When the dust settled, Sunday’s Game 3 surpassed the 2017 loss to the Spurs as the worst defeat of Harden’s career by point differential. The 2018 MVP favorite was left nearly speechless. Prompted for his thoughts on Curry’s stunning second-half turnaround, Harden shot an annoyed glance towards Paul before answering with zero interest and with as few words as possible: “He made shots.”
Harden has been here before, stumped for answers against the Warriors, who complement Curry’s shot-making with Kevin Durant’s steady brilliance, fierce team defense, and excellent ball movement.
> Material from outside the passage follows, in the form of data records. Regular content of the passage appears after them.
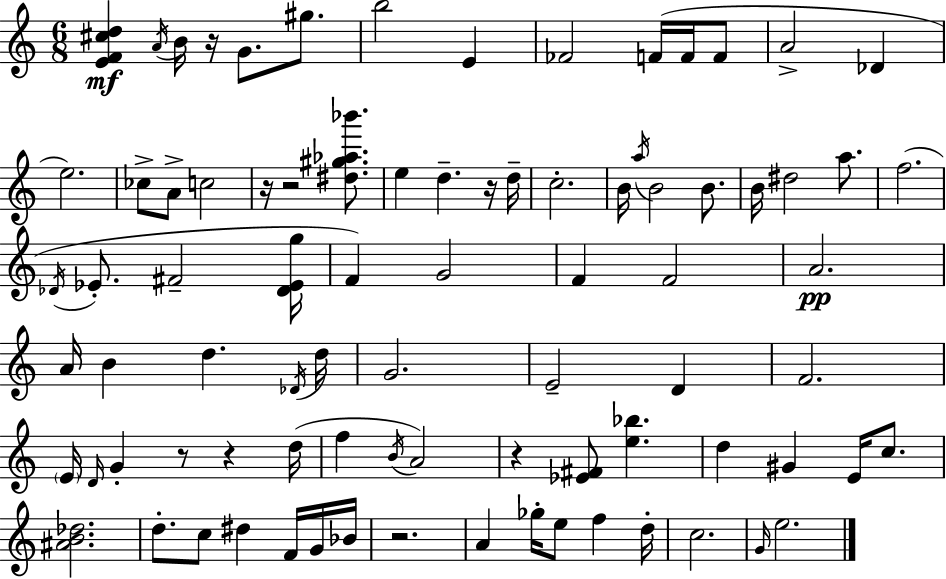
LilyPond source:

{
  \clef treble
  \numericTimeSignature
  \time 6/8
  \key c \major
  <e' f' cis'' d''>4\mf \acciaccatura { a'16 } b'16 r16 g'8. gis''8. | b''2 e'4 | fes'2 f'16( f'16 f'8 | a'2-> des'4 | \break e''2.) | ces''8-> a'8-> c''2 | r16 r2 <dis'' gis'' aes'' bes'''>8. | e''4 d''4.-- r16 | \break d''16-- c''2.-. | b'16 \acciaccatura { a''16 } b'2 b'8. | b'16 dis''2 a''8. | f''2.( | \break \acciaccatura { des'16 } ees'8.-. fis'2-- | <des' ees' g''>16 f'4) g'2 | f'4 f'2 | a'2.\pp | \break a'16 b'4 d''4. | \acciaccatura { des'16 } d''16 g'2. | e'2-- | d'4 f'2. | \break \parenthesize e'16 \grace { d'16 } g'4-. r8 | r4 d''16( f''4 \acciaccatura { b'16 } a'2) | r4 <ees' fis'>8 | <e'' bes''>4. d''4 gis'4 | \break e'16 c''8. <ais' b' des''>2. | d''8.-. c''8 dis''4 | f'16 g'16 bes'16 r2. | a'4 ges''16-. e''8 | \break f''4 d''16-. c''2. | \grace { g'16 } e''2. | \bar "|."
}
To be fair, it’s unreasonable to expect any individual player, even Harden or LeBron James, to have a comprehensive solution for the reigning champs’ devastating firepower.
Even so, Harden is now staring at a referendum on his reputation. In the wake of last year’s loss to the Spurs, Rockets management defended Harden and spent the offseason vastly improving his supporting cast. Houston’s blueprint has largely come to fruition, powered by the most complete campaign of Harden’s career and a veteran-dominated roster loaded with two-way players.
Despite those efforts, the loss to San Antonio left a stain, one that has endured through a season that produced a new franchise record for wins. If Harden were to slink into the summer again, so much apparent progress, both for this franchise player and for his team, would be at risk of coming undone. The only silver lining from Sunday’s record-setting 41-point defeat is that Harden gets at least two chances to push back on the most aggravating of labels: That he comes up small when it matters the most.
Harden need not lead the Rockets to a miraculous comeback in this series, but he must buck his history of crumbling.